Input records =
━━━━━━━━
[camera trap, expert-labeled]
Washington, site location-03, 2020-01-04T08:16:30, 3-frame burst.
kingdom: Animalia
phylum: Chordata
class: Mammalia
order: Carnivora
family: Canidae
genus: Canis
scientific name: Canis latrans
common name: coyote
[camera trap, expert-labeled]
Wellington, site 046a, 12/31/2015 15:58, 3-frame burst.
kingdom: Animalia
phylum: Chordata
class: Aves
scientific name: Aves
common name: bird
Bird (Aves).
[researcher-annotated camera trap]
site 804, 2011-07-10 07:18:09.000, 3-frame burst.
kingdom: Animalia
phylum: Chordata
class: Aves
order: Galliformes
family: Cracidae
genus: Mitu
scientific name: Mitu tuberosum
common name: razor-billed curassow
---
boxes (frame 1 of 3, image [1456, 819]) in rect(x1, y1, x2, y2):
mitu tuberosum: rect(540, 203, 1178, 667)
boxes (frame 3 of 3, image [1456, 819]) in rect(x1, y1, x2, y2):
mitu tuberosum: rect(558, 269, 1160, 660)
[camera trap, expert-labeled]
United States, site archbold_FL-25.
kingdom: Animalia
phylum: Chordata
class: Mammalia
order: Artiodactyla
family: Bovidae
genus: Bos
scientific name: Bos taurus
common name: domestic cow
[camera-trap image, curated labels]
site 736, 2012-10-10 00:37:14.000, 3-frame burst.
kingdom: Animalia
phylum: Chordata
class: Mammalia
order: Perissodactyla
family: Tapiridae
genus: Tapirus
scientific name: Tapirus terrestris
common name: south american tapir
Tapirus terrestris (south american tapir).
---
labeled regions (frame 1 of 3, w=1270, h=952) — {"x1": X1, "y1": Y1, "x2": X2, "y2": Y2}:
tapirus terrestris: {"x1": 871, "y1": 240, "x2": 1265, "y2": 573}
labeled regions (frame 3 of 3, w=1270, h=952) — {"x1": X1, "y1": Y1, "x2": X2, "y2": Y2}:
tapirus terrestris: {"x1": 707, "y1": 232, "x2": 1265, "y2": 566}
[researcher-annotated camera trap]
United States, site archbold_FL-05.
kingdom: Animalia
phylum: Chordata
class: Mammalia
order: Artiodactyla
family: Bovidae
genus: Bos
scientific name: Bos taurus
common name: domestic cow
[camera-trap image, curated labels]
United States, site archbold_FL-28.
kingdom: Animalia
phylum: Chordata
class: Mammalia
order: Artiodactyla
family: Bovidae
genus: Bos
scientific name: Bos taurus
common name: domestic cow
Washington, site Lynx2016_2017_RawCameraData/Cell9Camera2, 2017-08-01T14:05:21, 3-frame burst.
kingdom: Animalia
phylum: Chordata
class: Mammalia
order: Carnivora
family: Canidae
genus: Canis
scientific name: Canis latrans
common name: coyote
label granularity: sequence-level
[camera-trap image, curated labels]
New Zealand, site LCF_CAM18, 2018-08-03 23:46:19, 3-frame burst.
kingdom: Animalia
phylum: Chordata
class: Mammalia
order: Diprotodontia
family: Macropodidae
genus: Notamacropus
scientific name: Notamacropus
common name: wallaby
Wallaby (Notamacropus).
━━━━━━━━
What you are asked to do = Once more, write all of the records exactly as given.

Answer area =
[camera trap, expert-labeled]
Washington, site location-03, 2020-01-04T08:16:30, 3-frame burst.
kingdom: Animalia
phylum: Chordata
class: Mammalia
order: Carnivora
family: Canidae
genus: Canis
scientific name: Canis latrans
common name: coyote
[camera trap, expert-labeled]
Wellington, site 046a, 12/31/2015 15:58, 3-frame burst.
kingdom: Animalia
phylum: Chordata
class: Aves
scientific name: Aves
common name: bird
Bird (Aves).
[researcher-annotated camera trap]
site 804, 2011-07-10 07:18:09.000, 3-frame burst.
kingdom: Animalia
phylum: Chordata
class: Aves
order: Galliformes
family: Cracidae
genus: Mitu
scientific name: Mitu tuberosum
common name: razor-billed curassow
---
boxes (frame 1 of 3, image [1456, 819]) in rect(x1, y1, x2, y2):
mitu tuberosum: rect(540, 203, 1178, 667)
boxes (frame 3 of 3, image [1456, 819]) in rect(x1, y1, x2, y2):
mitu tuberosum: rect(558, 269, 1160, 660)
[camera trap, expert-labeled]
United States, site archbold_FL-25.
kingdom: Animalia
phylum: Chordata
class: Mammalia
order: Artiodactyla
family: Bovidae
genus: Bos
scientific name: Bos taurus
common name: domestic cow
[camera-trap image, curated labels]
site 736, 2012-10-10 00:37:14.000, 3-frame burst.
kingdom: Animalia
phylum: Chordata
class: Mammalia
order: Perissodactyla
family: Tapiridae
genus: Tapirus
scientific name: Tapirus terrestris
common name: south american tapir
Tapirus terrestris (south american tapir).
---
labeled regions (frame 1 of 3, w=1270, h=952) — {"x1": X1, "y1": Y1, "x2": X2, "y2": Y2}:
tapirus terrestris: {"x1": 871, "y1": 240, "x2": 1265, "y2": 573}
labeled regions (frame 3 of 3, w=1270, h=952) — {"x1": X1, "y1": Y1, "x2": X2, "y2": Y2}:
tapirus terrestris: {"x1": 707, "y1": 232, "x2": 1265, "y2": 566}
[researcher-annotated camera trap]
United States, site archbold_FL-05.
kingdom: Animalia
phylum: Chordata
class: Mammalia
order: Artiodactyla
family: Bovidae
genus: Bos
scientific name: Bos taurus
common name: domestic cow
[camera-trap image, curated labels]
United States, site archbold_FL-28.
kingdom: Animalia
phylum: Chordata
class: Mammalia
order: Artiodactyla
family: Bovidae
genus: Bos
scientific name: Bos taurus
common name: domestic cow
Washington, site Lynx2016_2017_RawCameraData/Cell9Camera2, 2017-08-01T14:05:21, 3-frame burst.
kingdom: Animalia
phylum: Chordata
class: Mammalia
order: Carnivora
family: Canidae
genus: Canis
scientific name: Canis latrans
common name: coyote
label granularity: sequence-level
[camera-trap image, curated labels]
New Zealand, site LCF_CAM18, 2018-08-03 23:46:19, 3-frame burst.
kingdom: Animalia
phylum: Chordata
class: Mammalia
order: Diprotodontia
family: Macropodidae
genus: Notamacropus
scientific name: Notamacropus
common name: wallaby
Wallaby (Notamacropus).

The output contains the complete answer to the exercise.